[Selected text — start]
Just one day after the New York State Bar Association (NYSBA) Task Force on the New York Bar Examination recommended that the postponed July bar exam be rescheduled for a date close to Labor Day, the Court of Appeals met and decided it agreed.
In an announcement late Tuesday, the Court of Appeals said it is seeking to reschedule the postponed July bar exam for some time in early September, shortly before or after the September 7 Labor Day holiday.
“I commend the Court of Appeals for taking such decisive action at this unprecedented time of uncertainty,” said NYSBA President Henry M. Greenberg. “It gives law students who have worked so hard a measure of comfort and predictability to know that the highest court in New York is on their side.”
The Court of Appeals acknowledged, however, that logistical and other challenges may prevent administration of the bar exam in early September, which may in turn delay the ability of spring 2020 law graduates to engage in full legal employment.
“Therefore, the Chief Judge on behalf of the Court will also explore the expansion of authority for practice orders that allow law graduates who meet specified criteria to engage in certain law practice under supervision of licensed attorneys,” said the statement from the Court of Appeals.
This would allow private sector attorneys and law firms to apply to the Appellate Division for practice orders, and to allow such orders to include law graduates who are awaiting the administration of the first bar exam following their graduation, as well as law graduates who are awaiting results of the bar exam and meet the required criteria.
NYSBA had called for this historic expansion of the practice orders, which allow law school graduates to engage in law practice activities under the supervision of attorneys. New York law presently permits governmental agencies such as district attorney offices, corporation counsels, and legal aid organizations to apply to the Appellate Division for an order permitting law school graduates and law students who meet certain criteria to engage in specified law practice activities.
“The Court of Appeals has made the appropriate decision that will benefit thousands of law students,” said Justice Alan Scheinkman, presiding justice of the Appellate Division of the Second Judicial Department and chair of the bar association task force. “Our task force is very proud that our report contributed to the court’s wise and prudent decision.”
On March 27, New York postponed the July bar exam due to the coronavirus and on the same day, the National Conference of Bar Examiners (NCBE) said it would be providing all three of its exams – the Multistate Bar Exam (MBE), the Multistate Essay Exam (MEE) and the Multistate Performance Test (MPT) – in the fall regardless of whether or not it decides to cancel the July exams.
Reports indicated that the NCBE has been considering dates in late September that would conflict with the Jewish holidays of Rosh Hashanah and Yom Kippur. NYSBA’s task force stated in its report that “it would be very ill-advised to require Jewish bar applicants to choose between religious observance and bar preparation.”
The Court of Appeals also announced that in an effort to accommodate the many law schools that have gone to a distance learning approach during the coronavirus pandemic, that it was waiving its limitations on distance learning for the Spring 2020 and Summer 2020 terms. New York’s Court of Appeals limits the number of distance learning credit hours that a law school student may count toward the total number of required credit hours.
[Selected text — finish]
[Data supplied — start]
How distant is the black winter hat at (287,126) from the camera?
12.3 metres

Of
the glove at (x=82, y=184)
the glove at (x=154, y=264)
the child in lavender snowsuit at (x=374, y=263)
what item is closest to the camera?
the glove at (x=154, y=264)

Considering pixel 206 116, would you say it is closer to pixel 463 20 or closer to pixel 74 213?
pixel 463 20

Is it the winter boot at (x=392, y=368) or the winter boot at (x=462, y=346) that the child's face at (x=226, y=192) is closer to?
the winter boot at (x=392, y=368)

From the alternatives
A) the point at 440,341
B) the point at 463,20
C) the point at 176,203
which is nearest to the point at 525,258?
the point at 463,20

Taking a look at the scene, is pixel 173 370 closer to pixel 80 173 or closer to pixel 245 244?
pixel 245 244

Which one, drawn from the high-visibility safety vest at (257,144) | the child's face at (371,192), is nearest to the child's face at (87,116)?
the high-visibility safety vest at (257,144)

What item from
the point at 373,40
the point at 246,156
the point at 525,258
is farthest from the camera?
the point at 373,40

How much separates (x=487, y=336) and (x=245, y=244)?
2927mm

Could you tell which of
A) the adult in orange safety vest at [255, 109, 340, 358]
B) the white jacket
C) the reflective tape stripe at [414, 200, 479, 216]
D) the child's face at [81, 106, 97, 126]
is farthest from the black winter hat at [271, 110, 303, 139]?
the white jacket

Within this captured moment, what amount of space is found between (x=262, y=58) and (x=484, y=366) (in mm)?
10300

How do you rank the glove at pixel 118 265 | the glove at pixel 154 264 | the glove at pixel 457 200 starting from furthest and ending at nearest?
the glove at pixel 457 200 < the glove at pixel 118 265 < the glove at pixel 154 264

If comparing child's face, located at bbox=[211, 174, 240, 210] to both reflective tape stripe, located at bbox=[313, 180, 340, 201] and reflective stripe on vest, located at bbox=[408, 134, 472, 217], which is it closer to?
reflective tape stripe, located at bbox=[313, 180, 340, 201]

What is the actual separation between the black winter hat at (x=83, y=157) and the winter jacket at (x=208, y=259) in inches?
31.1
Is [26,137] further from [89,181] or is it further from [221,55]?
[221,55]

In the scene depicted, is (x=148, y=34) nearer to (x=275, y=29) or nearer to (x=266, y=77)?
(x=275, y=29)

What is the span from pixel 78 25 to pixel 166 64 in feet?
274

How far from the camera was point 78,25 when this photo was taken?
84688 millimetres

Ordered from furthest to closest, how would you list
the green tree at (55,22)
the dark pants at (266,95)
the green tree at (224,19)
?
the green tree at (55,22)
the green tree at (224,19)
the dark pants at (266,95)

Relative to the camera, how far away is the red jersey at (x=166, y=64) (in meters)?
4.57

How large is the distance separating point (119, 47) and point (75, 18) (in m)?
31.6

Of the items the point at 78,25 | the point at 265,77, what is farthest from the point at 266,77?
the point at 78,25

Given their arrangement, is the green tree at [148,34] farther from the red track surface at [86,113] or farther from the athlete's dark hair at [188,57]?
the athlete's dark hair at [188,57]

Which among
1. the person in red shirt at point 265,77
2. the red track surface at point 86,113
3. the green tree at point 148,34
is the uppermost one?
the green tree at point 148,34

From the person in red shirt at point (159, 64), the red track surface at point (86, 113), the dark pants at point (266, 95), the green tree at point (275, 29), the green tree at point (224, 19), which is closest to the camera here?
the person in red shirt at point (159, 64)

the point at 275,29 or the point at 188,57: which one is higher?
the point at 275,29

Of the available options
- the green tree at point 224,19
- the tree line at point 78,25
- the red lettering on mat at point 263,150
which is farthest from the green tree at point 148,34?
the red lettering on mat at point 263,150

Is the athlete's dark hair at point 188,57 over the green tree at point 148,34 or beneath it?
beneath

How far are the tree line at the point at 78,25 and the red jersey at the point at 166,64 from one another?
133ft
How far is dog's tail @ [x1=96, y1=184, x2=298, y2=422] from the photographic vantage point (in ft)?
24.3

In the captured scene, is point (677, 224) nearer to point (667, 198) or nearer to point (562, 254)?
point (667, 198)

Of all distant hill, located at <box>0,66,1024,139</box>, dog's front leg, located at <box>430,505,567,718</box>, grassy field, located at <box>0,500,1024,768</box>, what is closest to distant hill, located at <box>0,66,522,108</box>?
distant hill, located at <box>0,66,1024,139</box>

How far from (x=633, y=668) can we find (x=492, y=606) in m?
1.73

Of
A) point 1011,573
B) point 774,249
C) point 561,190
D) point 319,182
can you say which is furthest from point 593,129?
[Data supplied — finish]
Task
From the article on the rescheduled New York bar exam, extract the stretch from "The Court of Appeals acknowledged, however, that" through "full legal employment.". None of the lines is needed for what follows.

Completed exercise
The Court of Appeals acknowledged, however, that logistical and other challenges may prevent administration of the bar exam in early September, which may in turn delay the ability of spring 2020 law graduates to engage in full legal employment.